The replevin statutes under which this action arose were adopted from the Kansas Code. In Watson v. Jackson,24 Kan. 442, a similar question was before the Kansas Supreme Court, and there it was held that:

"The decision of a motion made before it justice of the peace, to discharge from seizure certain property taken on attachment, on the ground that it is exempt, is not conclusive, rind the question of exemption may be tried thereafter in an action of replevin brought by the judgment debtor."

This case was followed in Brunson v. Merrill, 17 Okla. 44,86 P. 431, where the above quotation from Watson v. Jackson was adopted as the syllabus. In the body of the opinion the court said:

"We see no good reason why we should not follow the Kansas decisions, and the question there being fully and thoroughly settled prior to the adoption of our Code here, it follows that the ruling upon the motion by the justice of the peace should be held not to be conclusive, and not res judicata."

In Shelby et al. v. Ziegler, 22 Okla. 799, 98 P. 989, a question similar in principle was before the court. The question is stated thus:

"Is a judgment on a motion to discharge an attachment, on the ground that the property seized under such writ was exempt, res judicata in a subsequent direct proceeding, or other action against such property?"

This question is answered in the first paragraph of the syllabus as follows:

"A judgment on a motion to discharge an attachment, on the ground that the property seized under such writ was exempt, is not res judicata in a subsequent direct proceeding in another action brought to subject the property to the judgment rendered in the action in which such attachment writ was issued."

It is not at all contended that if E.E. Cross had not appeared in the justice of the peace court in presenting his motion to discharge the attachment, that any action of the Justice of the peace would bar him (Cross) from raising the question of his exemption in a direct proceeding in replevin, and we are led to think from the wording, of the replevin statutes and from the decisions herein cited that it makes no difference whether he, moved in the justice of the peace court to discharge the attachment because the property was his exempt property, or not. He could appear in the justice of the peace court and move to discharge the attachment because the property levied upon was his exempt property, or entirely ignore the justice of the peace court, and any orders it might make against his property; and still raise the question of his exemptions directly in replevin suit; and any orders made by the justice of the peace depriving him of his exempt property would not constitute a bar to such replevin action.

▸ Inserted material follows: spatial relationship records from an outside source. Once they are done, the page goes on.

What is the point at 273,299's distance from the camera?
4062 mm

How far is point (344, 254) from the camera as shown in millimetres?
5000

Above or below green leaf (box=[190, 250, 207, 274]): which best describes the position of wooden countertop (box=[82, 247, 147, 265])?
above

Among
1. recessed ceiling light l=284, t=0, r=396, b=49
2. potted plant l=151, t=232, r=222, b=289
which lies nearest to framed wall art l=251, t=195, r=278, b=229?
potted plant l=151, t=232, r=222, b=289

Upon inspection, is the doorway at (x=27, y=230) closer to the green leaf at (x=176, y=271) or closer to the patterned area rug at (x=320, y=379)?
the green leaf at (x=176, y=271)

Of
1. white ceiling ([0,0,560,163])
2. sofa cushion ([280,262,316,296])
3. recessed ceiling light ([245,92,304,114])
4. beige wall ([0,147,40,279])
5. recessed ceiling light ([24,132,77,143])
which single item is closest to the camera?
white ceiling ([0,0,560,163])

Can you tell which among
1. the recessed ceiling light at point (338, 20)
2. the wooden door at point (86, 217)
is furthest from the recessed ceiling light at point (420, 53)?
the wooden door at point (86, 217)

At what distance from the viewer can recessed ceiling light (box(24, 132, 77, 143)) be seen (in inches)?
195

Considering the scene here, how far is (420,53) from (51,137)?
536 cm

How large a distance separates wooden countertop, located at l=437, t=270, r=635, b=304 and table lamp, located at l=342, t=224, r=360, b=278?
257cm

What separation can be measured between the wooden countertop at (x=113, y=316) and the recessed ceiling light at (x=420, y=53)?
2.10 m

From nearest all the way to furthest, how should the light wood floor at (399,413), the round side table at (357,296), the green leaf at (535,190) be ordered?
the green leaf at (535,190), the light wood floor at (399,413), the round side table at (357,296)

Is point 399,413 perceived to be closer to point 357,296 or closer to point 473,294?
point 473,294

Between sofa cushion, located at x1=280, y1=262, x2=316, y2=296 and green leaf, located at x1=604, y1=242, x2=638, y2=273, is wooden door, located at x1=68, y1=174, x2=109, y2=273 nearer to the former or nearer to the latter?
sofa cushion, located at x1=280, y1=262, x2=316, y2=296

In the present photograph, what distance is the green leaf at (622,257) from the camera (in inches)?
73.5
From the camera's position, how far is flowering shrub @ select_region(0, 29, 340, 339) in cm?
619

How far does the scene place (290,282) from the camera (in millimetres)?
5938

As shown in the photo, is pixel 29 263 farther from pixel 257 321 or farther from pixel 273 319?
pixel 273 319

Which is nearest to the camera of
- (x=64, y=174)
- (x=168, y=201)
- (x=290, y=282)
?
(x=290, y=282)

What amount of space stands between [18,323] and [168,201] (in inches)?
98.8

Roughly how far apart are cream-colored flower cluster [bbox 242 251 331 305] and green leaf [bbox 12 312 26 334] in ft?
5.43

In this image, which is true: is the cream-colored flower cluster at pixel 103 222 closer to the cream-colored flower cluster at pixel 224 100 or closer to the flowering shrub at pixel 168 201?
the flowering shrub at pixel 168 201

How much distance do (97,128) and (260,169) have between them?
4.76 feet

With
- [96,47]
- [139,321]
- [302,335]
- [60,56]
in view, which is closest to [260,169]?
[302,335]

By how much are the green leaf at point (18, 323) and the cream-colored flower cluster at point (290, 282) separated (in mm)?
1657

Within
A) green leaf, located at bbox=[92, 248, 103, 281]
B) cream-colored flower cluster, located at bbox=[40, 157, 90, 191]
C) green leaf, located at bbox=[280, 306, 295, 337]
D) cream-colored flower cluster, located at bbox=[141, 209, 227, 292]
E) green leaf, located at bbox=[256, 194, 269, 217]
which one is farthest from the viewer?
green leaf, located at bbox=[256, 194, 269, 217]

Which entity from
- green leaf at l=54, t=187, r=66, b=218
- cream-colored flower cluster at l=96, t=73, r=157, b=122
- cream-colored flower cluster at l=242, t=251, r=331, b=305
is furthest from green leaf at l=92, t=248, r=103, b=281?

In the replevin suit in the district court the sole and only question to be determined is, was the property for which he brought the replevin suit, property used by him in his trade and business as a shoe repairer and exempt to him under the law; and were the defendants withholding possession thereof from him; and his right to a trial upon such questions is not in any sense barred by the order and judgment of the justice of the peace court denying and overruling his motion to discharge the attachment and sustaining the attachment and ordering the sale of the property.

The holding and judgment of the district court that the orders and judgment of the justice of the peace court, pleaded by the defendants, is res judicata on the question presented in the plaintiff's replevin suit, was error requiring a reversal of the judgment The plaintiff in error is entitled to a trial upon the question of his exemptions, notwithstanding the judgment of the justice of the peace court.

We recommend that the judgment appealed from be reversed and remanded to the district court of Oklahoma county, with directions to grant the plaintiff. E.E. Cross, a trial upon his exemption claim as pleaded in his replevin action.